Symbol Resolution in WHCL

whcl's symbol resolution initially followed the highly unconventional approach used by its predecessor, s2, but was changed on 2022-03-14 to use something more conventional but still slightly different enough from potential expectations that it's worth explaining and demonstrating in detail. This new approach is more limiting than the prior approach but is also less likely to lead to the shooting of oneself in the proverbial foot.

Reminder to self: if this approach doesn't work out, we simply have to make a small tweak to whcl_var_search_v() to restore the previous behavior.

When whcl goes to look up a symbolic name (an identifier or variable reference), it goes through the following steps, stopping at the first one which resolves the symbol:

Is it a builtin value?
Look in the properties stored in the current scope.
If the current scope is not a function call scope, look in the parent scope, recursively, until either a function call scope is checked or the top-most scope (a.k.a. the "global" scope) is checked. (A "function call scope" is the one started specifically in response to calling a function. It's the one where builtin variables such as this and argv live, as well as variables which are named after function parameters.)
If the current scope is a function call scope, skip directly to the top-most (global) scope and check there.

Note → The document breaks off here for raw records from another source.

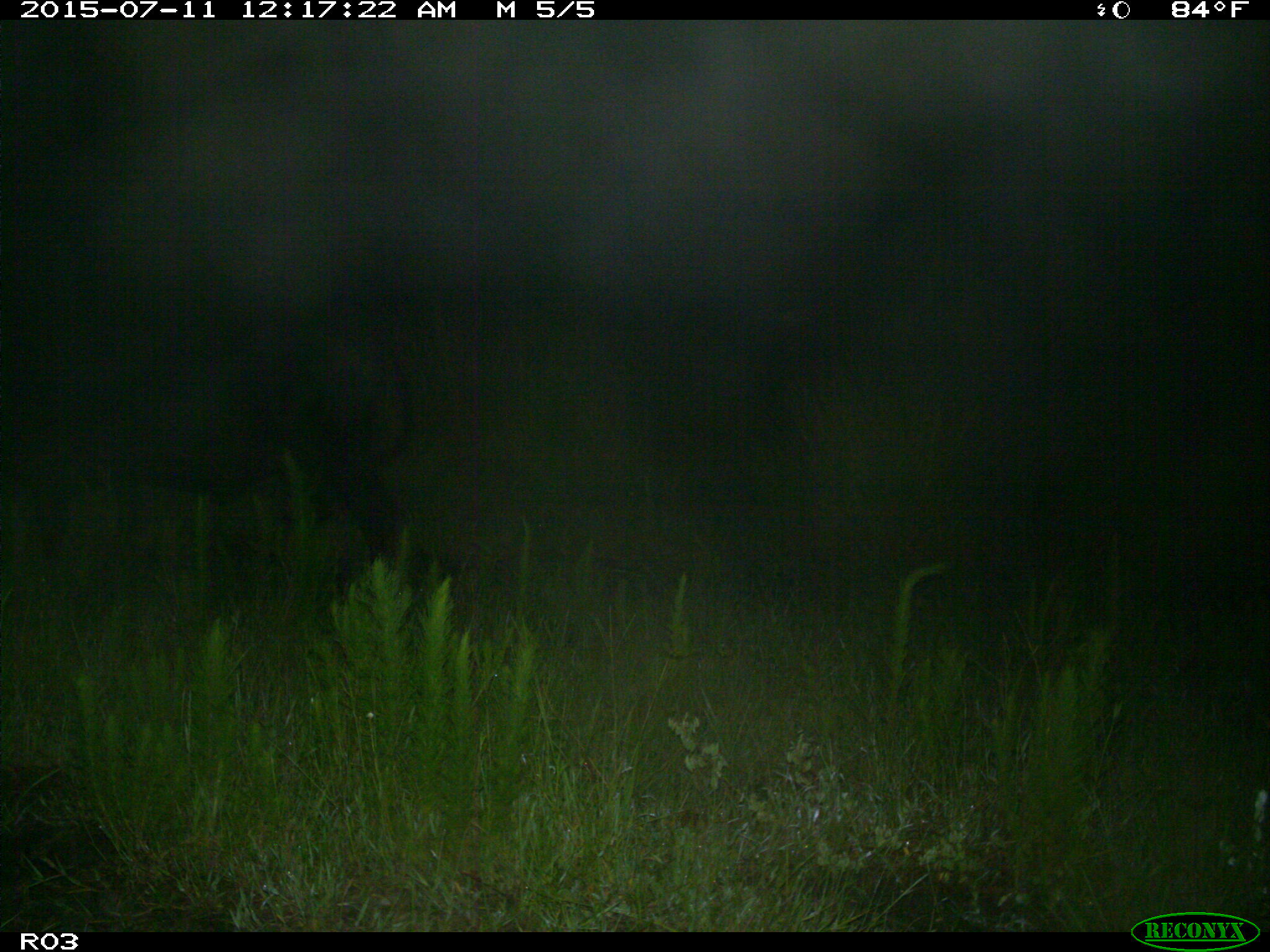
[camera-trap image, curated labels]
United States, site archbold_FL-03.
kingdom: Animalia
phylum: Chordata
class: Mammalia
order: Artiodactyla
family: Bovidae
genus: Bos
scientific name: Bos taurus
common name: domestic cow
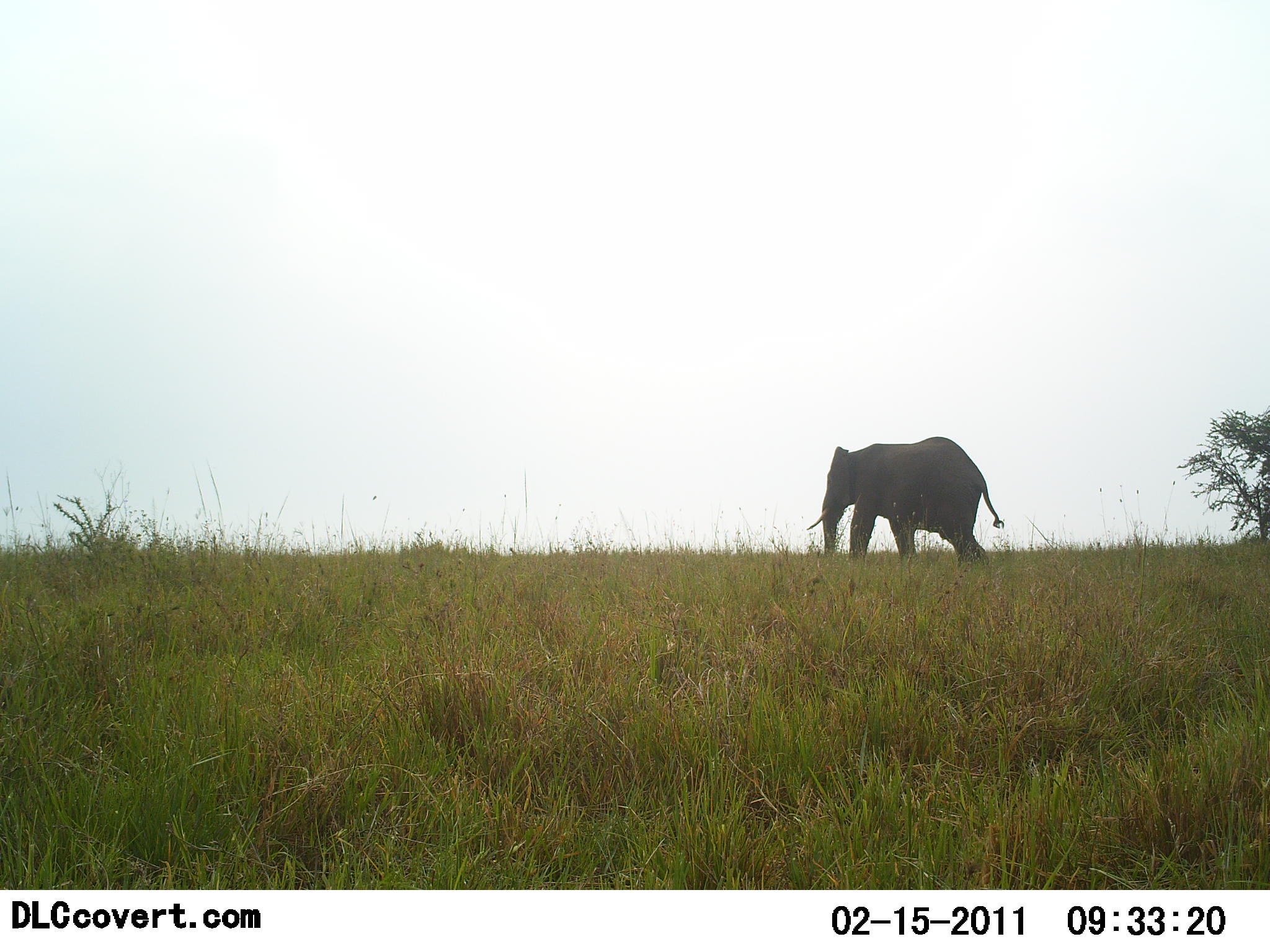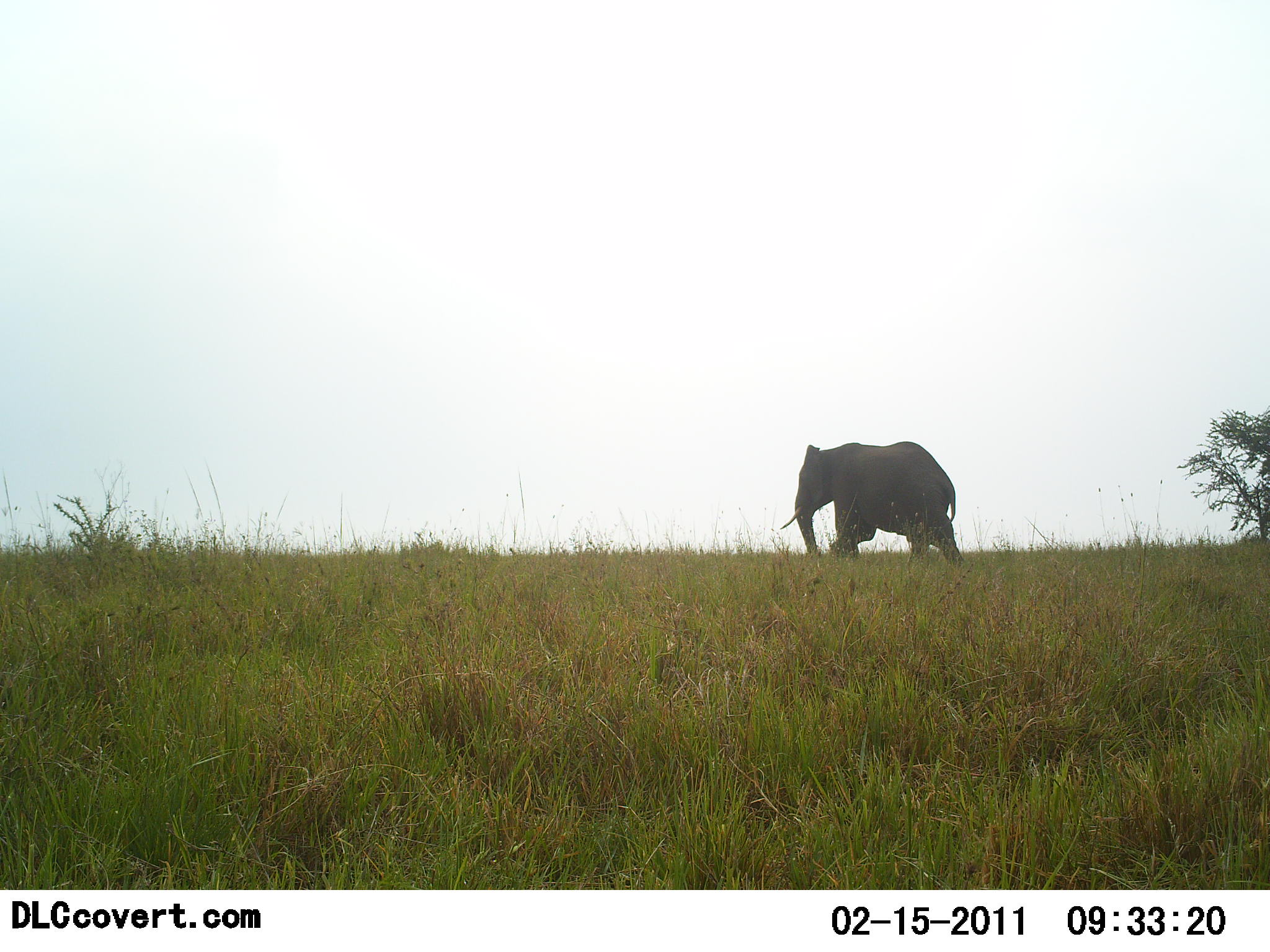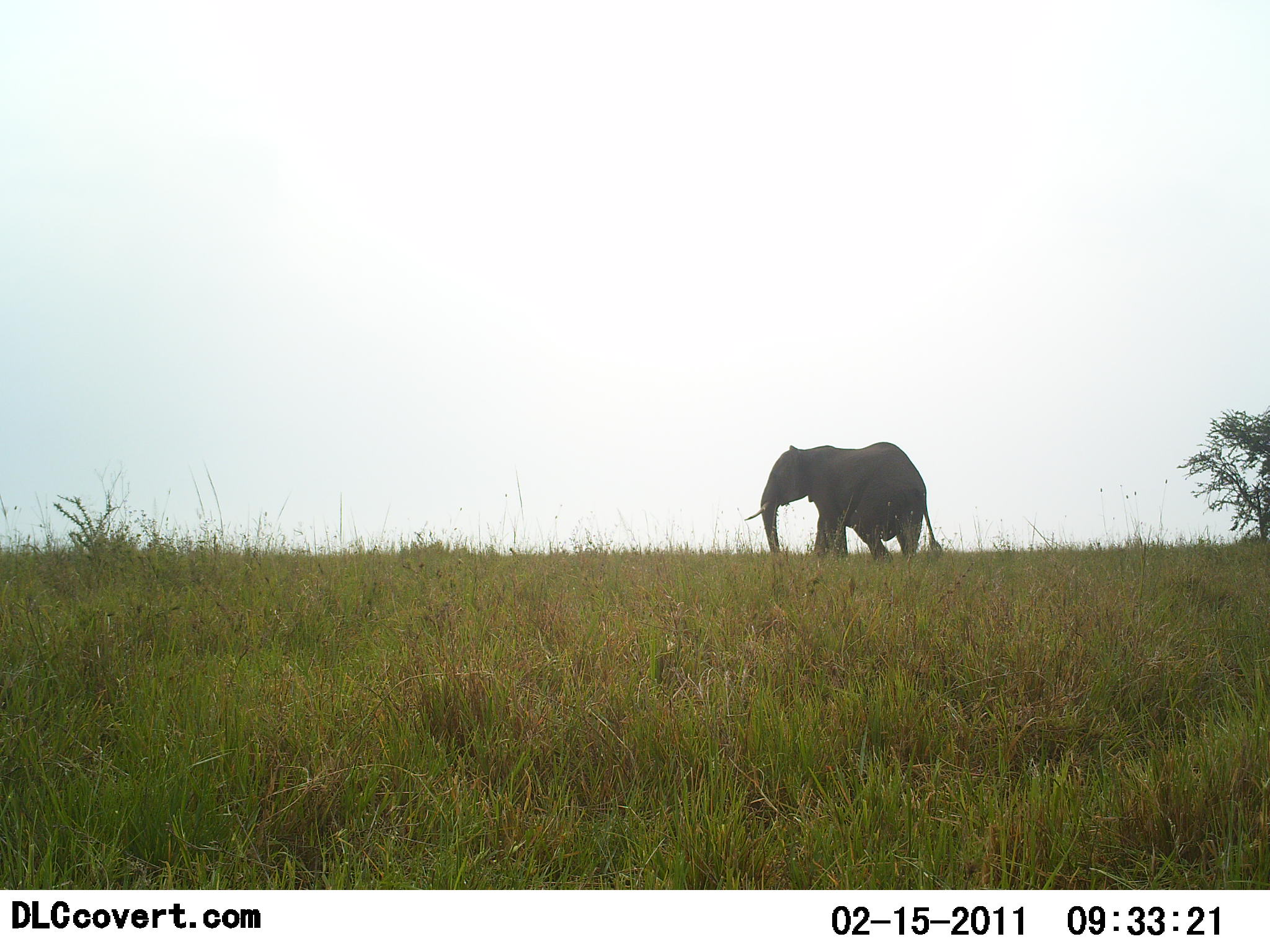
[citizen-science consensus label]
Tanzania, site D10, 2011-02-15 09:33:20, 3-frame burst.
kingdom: Animalia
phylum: Chordata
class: Mammalia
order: Proboscidea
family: Elephantidae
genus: Loxodonta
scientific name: Loxodonta africana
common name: african bush elephant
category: elephant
Elephant (african bush elephant) (Loxodonta africana), count 1. Behavior (volunteer vote fractions): standing 0%, resting 0%, moving 100%, interacting 0%. Young present (vote fraction): 0%. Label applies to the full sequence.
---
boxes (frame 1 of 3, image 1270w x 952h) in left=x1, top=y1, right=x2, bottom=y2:
animal: left=807, top=434, right=1003, bottom=580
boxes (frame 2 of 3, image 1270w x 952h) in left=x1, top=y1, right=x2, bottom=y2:
animal: left=780, top=438, right=966, bottom=568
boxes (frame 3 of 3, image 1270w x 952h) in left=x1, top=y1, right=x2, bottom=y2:
animal: left=745, top=441, right=942, bottom=573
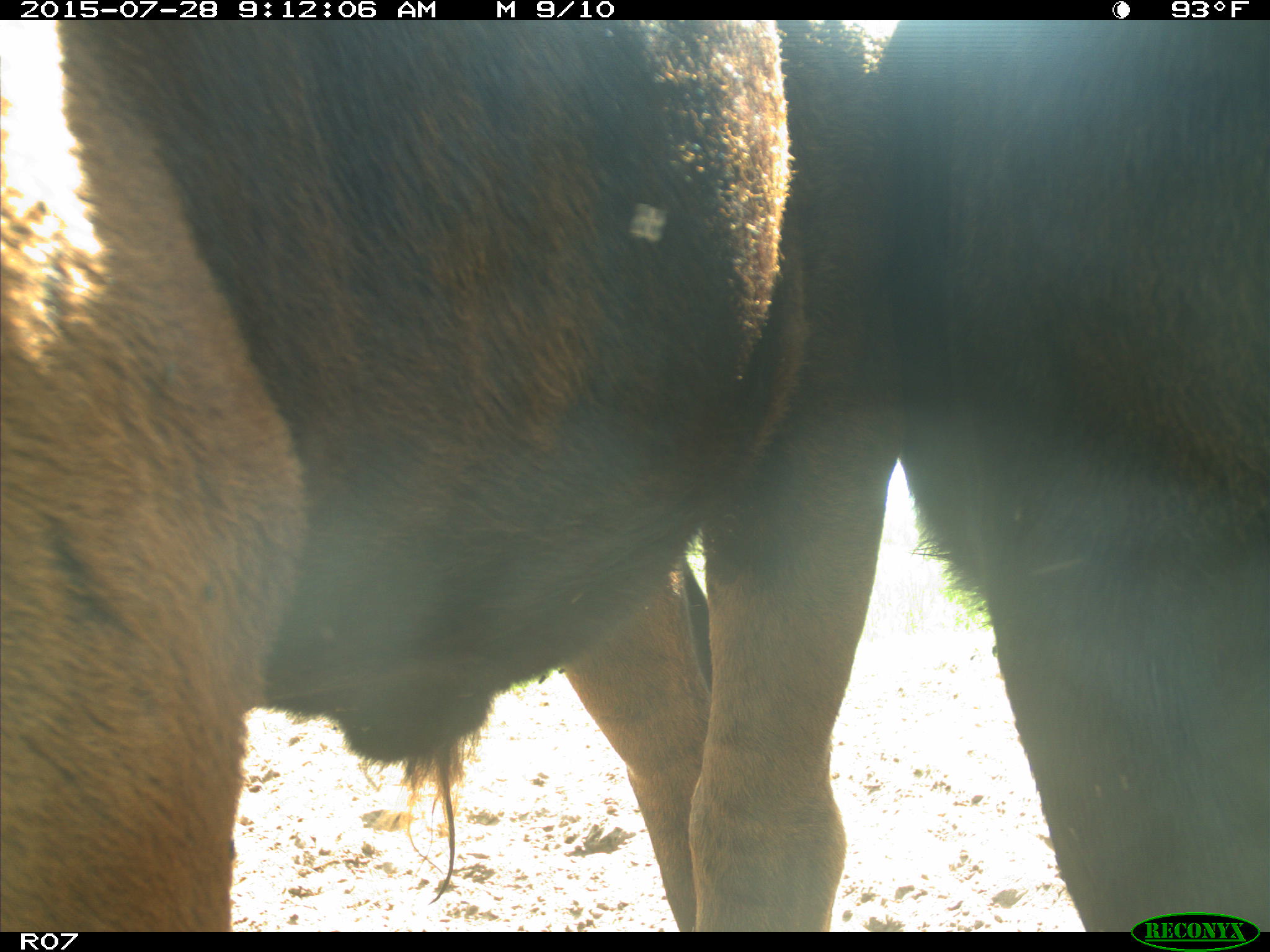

Many contexts which perform symbol lookup will fail if the searched-for symbol is not found and some will fail if it is found in the current scope (e.g. you cannot declare a symbol twice in the same scope).

The above might seem straightforward but it may leave a scripter scratching their heads in certain cases. Most notably, functions created with the proc builtin command are, by default, created in the current scope. More often than not, the current scope is not the global scope. That means, for example, that the following lookup may not behave as one expects:

proc f {} { return 1 }
proc ff {} {
  f; # It may seem intuitive that f will resolve to the
     # function declared above, but that's not the case
     # unless f is global.
}
ff ; # will fail because it cannot resolve f.

The reason that will fail (if it's performed outside of the global scope) is straightforward but possibly not intuitive, especially to programmers used to languages with "automatic" closure support (e.g. JavaScript).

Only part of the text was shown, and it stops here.